Os pesquisadores ainda não demonstraram diretamente quais moléculas atravessam os nanotubos. Portanto, dizer que as duas células estão “conversando” é uma metáfora útil, mas prematura. O achado comprovado é o contato físico; a transferência de nutrientes permanece uma hipótese baseada nos genomas e no metabolismo previsto.
Esses nanotubos mostram como nasceu a primeira célula complexa?
Não diretamente. O experimento apresenta uma associação atual que pode ajudar a testar modelos de eucariogênese, mas não reproduz literalmente um evento ocorrido há bilhões de anos. A origem dos eucariotos envolveu uma linhagem arqueana e uma bactéria ancestral das mitocôndrias, provavelmente em circunstâncias que não podem ser observadas diretamente.
O estudo publicado na Current Biology descreve essas interações como possíveis representantes de um estágio inicial de evolução simbiótica. Os próprios autores tratam essa ligação como modelo experimental, não como prova de que o ancestral eucariótico possuía exatamente os mesmos nanotubos.

O que havia de incomum na estrutura dessas células microscópicas?

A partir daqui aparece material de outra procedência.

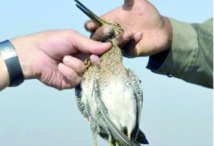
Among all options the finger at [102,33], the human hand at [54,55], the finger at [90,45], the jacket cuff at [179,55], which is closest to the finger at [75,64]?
the human hand at [54,55]

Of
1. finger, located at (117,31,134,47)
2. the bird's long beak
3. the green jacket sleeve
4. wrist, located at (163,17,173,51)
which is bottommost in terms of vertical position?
the green jacket sleeve

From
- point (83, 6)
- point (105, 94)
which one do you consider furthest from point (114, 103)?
point (83, 6)

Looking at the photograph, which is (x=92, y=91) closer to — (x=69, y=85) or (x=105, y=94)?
(x=105, y=94)

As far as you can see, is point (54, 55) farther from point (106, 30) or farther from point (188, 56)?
point (188, 56)

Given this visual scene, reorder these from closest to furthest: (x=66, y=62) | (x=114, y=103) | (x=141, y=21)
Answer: (x=114, y=103), (x=66, y=62), (x=141, y=21)

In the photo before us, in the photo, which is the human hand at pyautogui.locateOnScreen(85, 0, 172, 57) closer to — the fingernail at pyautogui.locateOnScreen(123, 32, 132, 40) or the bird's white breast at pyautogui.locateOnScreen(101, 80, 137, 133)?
the fingernail at pyautogui.locateOnScreen(123, 32, 132, 40)

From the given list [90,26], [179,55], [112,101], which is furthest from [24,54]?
[179,55]

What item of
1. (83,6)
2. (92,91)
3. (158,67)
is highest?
(83,6)

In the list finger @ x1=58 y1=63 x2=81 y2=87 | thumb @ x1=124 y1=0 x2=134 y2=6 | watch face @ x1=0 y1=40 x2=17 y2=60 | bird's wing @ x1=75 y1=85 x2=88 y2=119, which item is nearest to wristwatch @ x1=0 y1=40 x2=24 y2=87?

Além da ligação entre as espécies, N. marumarumayae produzia cadeias de vesículas que brotavam de seu envelope e permaneciam presas ao corpo por fibras extracelulares. Dentro das células apareceram estruturas tubulares e redes semelhantes a gaiolas cuja função ainda precisa ser determinada.
Essas observações são importantes porque a origem da complexidade celular depende não apenas de genes, mas também da forma como membranas e estruturas físicas poderiam aproximar diferentes microrganismos. Os novos cultivos finalmente permitem observar características que antes eram inferidas quase exclusivamente por sequências genéticas.
| Componente | Evidência observada ou prevista |
|---|---|
| N. marumarumayae | Produção potencial de H₂, acetato e formiato |
| S. nilemahensis | Síntese potencial de vitaminas e aminoácidos |
| Nanotubos | Contato físico direto observado |
| Troca molecular | Hipótese ainda não demonstrada diretamente |
Por que arqueias Asgard podem ajudar a explicar a origem de animais e plantas?
Toda célula animal ou vegetal é eucariótica e possui uma história evolutiva ligada à integração entre linhagens microbianas antigas. A aquisição da mitocôndria foi um dos acontecimentos decisivos dessa história, mas permanece incerto como duas células inicialmente independentes estabeleceram uma associação suficientemente íntima.
As arqueias Asgard de Shark Bay oferecem uma oportunidade rara de observar relações físicas e metabólicas entre microrganismos próximos desse problema evolutivo. Elas não são ancestrais vivos dos eucariotos, mas funcionam como sistemas experimentais capazes de revelar mecanismos plausíveis pelos quais cooperação, troca metabólica e contato celular poderiam preceder organismos complexos.